The only time I remember feeling sad about my father’s absence was on my tenth birthday. After he dropped me off back at home, I changed into my pajamas and went down to the kitchen for a round of junk food. I had 23 hours left to eat, and I was determined to get in as much as I could.

Rifling through the 7-Eleven bag, I found a box I hadn’t seen him buy. It was one of those packages that contains all different little bags of chips: Cheetos, Doritos, pretzels. On the box, in big red and yellow letters was printed: VARIETY PACK.

What was this? It seemed he’d chosen a special, secret box just for me. While I’d been busy with the Slurpee machine, he must have been inspecting the shelves, his glasses falling down his nose, ruminating on the question: What’s something Rachel would really like?

Suddenly, his Dad eyes had spotted it: Variety Pack. With his Dad hand, he reached out and touched it. Variety Pack! Maybe he’d even whispered out loud, “The Variety Pack—yes, she might really enjoy that.”

“Variety Pack, Variety Pack,” I said, as I stood in the kitchen, eating and crying.

The words were beautiful to me. Also devastating.

“Rachel, am I on speaker? Can you hear me?” asked my father.

“Sorry,” I said.

Water was dripping from my hair onto the screen, and I knew it would fuck up my swiping for days.

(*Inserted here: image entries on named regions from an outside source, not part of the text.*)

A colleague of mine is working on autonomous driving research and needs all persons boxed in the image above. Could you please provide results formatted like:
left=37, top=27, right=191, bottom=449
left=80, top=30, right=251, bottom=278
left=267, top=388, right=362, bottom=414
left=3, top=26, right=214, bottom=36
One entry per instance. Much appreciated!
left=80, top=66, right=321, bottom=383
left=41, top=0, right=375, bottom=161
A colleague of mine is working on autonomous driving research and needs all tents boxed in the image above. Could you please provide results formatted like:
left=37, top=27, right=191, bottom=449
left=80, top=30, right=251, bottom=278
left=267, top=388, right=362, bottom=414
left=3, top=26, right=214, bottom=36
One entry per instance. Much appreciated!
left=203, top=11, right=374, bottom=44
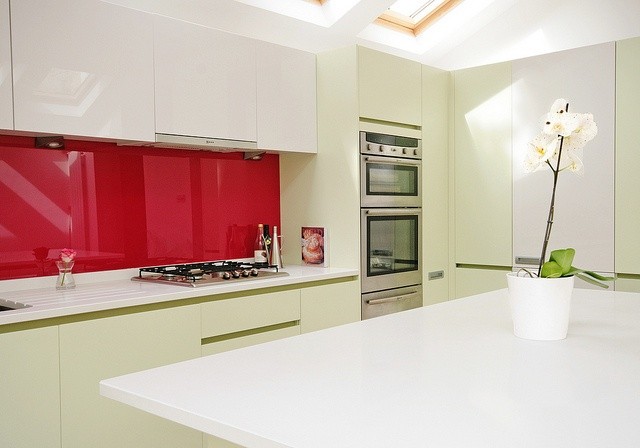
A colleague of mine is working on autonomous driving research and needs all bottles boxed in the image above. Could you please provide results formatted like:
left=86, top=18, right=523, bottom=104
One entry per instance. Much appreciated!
left=264, top=225, right=270, bottom=255
left=254, top=223, right=269, bottom=267
left=271, top=225, right=282, bottom=268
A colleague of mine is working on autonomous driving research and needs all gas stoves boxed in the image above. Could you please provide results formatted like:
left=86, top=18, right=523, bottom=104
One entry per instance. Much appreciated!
left=131, top=261, right=290, bottom=287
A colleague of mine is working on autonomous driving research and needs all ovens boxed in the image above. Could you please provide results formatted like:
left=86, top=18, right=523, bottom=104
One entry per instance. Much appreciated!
left=360, top=120, right=422, bottom=319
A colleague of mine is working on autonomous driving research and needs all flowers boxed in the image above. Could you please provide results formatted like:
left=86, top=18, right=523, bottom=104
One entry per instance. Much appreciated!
left=527, top=96, right=598, bottom=277
left=60, top=248, right=78, bottom=262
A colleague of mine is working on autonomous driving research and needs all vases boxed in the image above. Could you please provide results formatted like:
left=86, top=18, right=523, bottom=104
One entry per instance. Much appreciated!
left=56, top=261, right=76, bottom=289
left=506, top=270, right=575, bottom=343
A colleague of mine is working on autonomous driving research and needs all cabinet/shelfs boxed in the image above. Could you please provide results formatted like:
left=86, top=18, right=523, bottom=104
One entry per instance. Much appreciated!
left=59, top=304, right=202, bottom=448
left=254, top=40, right=319, bottom=156
left=202, top=289, right=301, bottom=357
left=300, top=278, right=361, bottom=333
left=0, top=318, right=62, bottom=448
left=10, top=0, right=154, bottom=146
left=0, top=0, right=14, bottom=133
left=154, top=10, right=256, bottom=149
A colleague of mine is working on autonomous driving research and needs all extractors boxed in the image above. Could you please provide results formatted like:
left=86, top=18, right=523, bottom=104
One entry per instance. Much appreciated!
left=155, top=133, right=258, bottom=148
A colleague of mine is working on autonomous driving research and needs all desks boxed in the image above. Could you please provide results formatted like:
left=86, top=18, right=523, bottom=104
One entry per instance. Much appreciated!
left=97, top=282, right=639, bottom=447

“Please talk to her,” he said. “As a favor to me. For my sake.”

“I can’t,” I said. “No more hardware store.”

“What?” he asked.

“Nothing.”

I looked at my wet face in the mirror. Was my face getting more annoying? My neck looked like it had somehow gotten thicker.

“This isn’t easy for me either,” I said.

“So then—”

“But listen. Just because something feels bad doesn’t mean it’s wrong.”

“Huh,” said my father. “Who said that? Benjamin Franklin?”